### REQUIRED WORK
**1.** Check three statements against the book description: (a) The book presents a computer as a series of layers. (b) The CD-ROM for assembly language programmers is available to every reader. (c) Booknews calls it a textbook for graduate students. For each, answer yes or no and quote the words from the description that settle it.
**2.** Resume the book description where it stops and write what comes next.

### PASSAGE SHOWN
***

This book takes a modern structured, layered approach to understanding computer systems. It's highly accessible - and it's been thoroughly updated to reflect today's most critical new technologies and the latest developments in computer organization and architecture.

Tanenbaum’s renowned writing style and painstaking research make this one of the most accessible and accurate books available, maintaining the author’s popular method of presenting a computer as a series of layers, each one built upon the ones below it, and understandable as a separate entity. A CD-ROM for assembly language programmers is available for teachers.

For all computer professionals and engineers who need an overview or introduction to computer architecture.

Booknews

This textbook for undergraduate students breaks down the architecture of a computer system into a hierarchy of distinct levels: digital logic, microprogramming, conventional machine, operating system machine, and assembly language. Annotation c. Book News, Inc., Portland, OR (booknews.com)

***

(Stored records)

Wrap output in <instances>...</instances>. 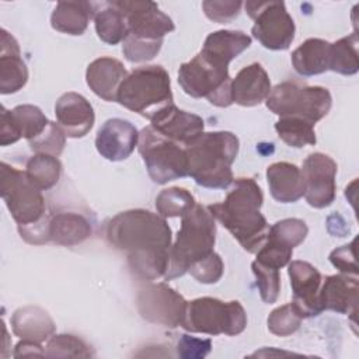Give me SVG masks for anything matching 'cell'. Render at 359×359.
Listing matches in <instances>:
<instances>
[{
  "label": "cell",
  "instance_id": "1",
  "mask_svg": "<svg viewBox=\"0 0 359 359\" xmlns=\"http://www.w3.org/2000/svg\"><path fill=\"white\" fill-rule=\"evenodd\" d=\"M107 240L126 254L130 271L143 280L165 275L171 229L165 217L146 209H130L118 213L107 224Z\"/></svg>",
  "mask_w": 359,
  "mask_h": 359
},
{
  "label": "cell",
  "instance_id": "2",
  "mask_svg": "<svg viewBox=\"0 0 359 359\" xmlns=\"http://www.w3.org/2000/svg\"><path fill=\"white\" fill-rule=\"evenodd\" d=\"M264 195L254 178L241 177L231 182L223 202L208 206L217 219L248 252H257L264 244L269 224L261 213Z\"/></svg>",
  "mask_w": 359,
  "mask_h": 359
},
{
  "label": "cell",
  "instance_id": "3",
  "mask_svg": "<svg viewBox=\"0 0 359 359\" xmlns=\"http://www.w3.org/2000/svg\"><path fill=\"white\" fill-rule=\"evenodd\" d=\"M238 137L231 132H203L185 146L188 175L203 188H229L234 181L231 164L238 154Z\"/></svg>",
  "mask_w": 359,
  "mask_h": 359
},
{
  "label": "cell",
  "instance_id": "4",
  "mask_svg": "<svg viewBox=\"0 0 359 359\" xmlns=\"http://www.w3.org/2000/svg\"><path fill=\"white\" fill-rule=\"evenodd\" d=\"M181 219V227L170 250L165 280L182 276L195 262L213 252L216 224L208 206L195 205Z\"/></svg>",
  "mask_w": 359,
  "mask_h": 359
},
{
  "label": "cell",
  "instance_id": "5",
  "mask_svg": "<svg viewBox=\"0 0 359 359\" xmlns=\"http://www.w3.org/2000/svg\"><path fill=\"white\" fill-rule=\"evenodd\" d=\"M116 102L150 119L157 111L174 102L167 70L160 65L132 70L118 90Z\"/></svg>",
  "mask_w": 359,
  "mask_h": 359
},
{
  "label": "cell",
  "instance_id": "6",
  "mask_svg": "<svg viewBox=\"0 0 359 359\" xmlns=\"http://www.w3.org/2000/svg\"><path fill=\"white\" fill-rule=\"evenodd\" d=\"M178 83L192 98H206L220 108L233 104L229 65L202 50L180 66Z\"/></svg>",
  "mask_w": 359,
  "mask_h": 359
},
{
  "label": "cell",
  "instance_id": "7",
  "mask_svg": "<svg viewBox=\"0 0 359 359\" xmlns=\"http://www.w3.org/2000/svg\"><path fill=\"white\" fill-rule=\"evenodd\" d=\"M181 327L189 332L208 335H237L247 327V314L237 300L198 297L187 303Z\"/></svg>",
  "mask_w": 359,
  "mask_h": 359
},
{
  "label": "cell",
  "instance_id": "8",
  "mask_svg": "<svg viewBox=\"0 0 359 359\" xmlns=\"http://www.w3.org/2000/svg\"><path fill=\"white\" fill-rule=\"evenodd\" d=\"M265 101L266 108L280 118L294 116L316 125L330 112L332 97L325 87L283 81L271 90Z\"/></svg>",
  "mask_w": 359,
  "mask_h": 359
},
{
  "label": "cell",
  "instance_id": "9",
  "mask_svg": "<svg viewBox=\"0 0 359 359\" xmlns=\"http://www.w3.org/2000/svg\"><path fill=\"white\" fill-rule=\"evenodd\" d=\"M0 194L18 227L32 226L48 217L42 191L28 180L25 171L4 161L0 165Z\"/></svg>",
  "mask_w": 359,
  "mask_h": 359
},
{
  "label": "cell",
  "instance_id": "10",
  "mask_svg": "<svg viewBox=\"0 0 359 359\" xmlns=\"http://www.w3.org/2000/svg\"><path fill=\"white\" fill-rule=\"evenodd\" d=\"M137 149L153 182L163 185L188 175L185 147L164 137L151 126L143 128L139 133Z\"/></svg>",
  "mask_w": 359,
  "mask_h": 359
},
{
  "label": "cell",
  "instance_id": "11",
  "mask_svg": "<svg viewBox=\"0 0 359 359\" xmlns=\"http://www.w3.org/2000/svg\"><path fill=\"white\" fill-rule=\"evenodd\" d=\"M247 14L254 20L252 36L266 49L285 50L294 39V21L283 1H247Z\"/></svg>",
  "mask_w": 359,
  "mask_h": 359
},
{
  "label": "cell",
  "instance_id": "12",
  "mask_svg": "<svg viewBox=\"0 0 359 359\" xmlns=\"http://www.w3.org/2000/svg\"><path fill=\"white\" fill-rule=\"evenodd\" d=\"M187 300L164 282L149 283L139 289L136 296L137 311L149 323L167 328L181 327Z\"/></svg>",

***

### FINAL ANSWERS
**1.**
(a) Yes: "presenting a computer as a series of layers, each one built upon the ones below it"
(b) No: "A CD-ROM for assembly language programmers is available for teachers."
(c) No: "This textbook for undergraduate students"

**2.**
About the Author, Andrew S. Tanenbaum

Andrew S. Tanenbaum has a B.S. Degree from M.I.T. and a Ph.D. from the University of California at Berkeley. He is currently a Professor of Computer Science at the Vrije Universiteit in Amsterdam, The Netherlands, where he heads the Computer Systems Group. He is also Dean of the Advanced School for Computing and Imaging, an interuniversity graduate school doing research on advanced parallel, distributed, and imaging systems. Nevertheless, he is trying very hard to avoid turning into a bureaucrat.

In the past, he has done research on compilers, operating systems, networking, and local-area distributed systems. His current research focuses primarily on the design of wide-area distributed systems that scale to a billion users. These research projects have led to five books and over 85 referred papers in journals and conference proceedings.

Prof. Tanenbaum has also produced a considerable volume of software. He was the principal architect of the Amsterdam Compiler Kit, a widely-used toolkit for writing portable compilers, as well as of MINIX, a small UNIX clone intended for use in student programming labs. Together with his Ph.D. students and programmers, he helped design the Amoeba distributed operating system, a high-performance microkernel-based distributed operating system. The MINIX and Amoeba systems are now available for free via the Internet..

Prof. Tanenbaum is a Fellow of the ACM, a Fellow of the IEEE, a member of the Royal Netherlands Academy of Arts and Sciences, winner of the 1994 ACM Karl V. Karlstrom Outstanding Educator Award, and winner of the 1997 ACM/SIGCSE Award for Outstanding Contributions to Computer Science Education. He is also listed in Who’s Who in the World.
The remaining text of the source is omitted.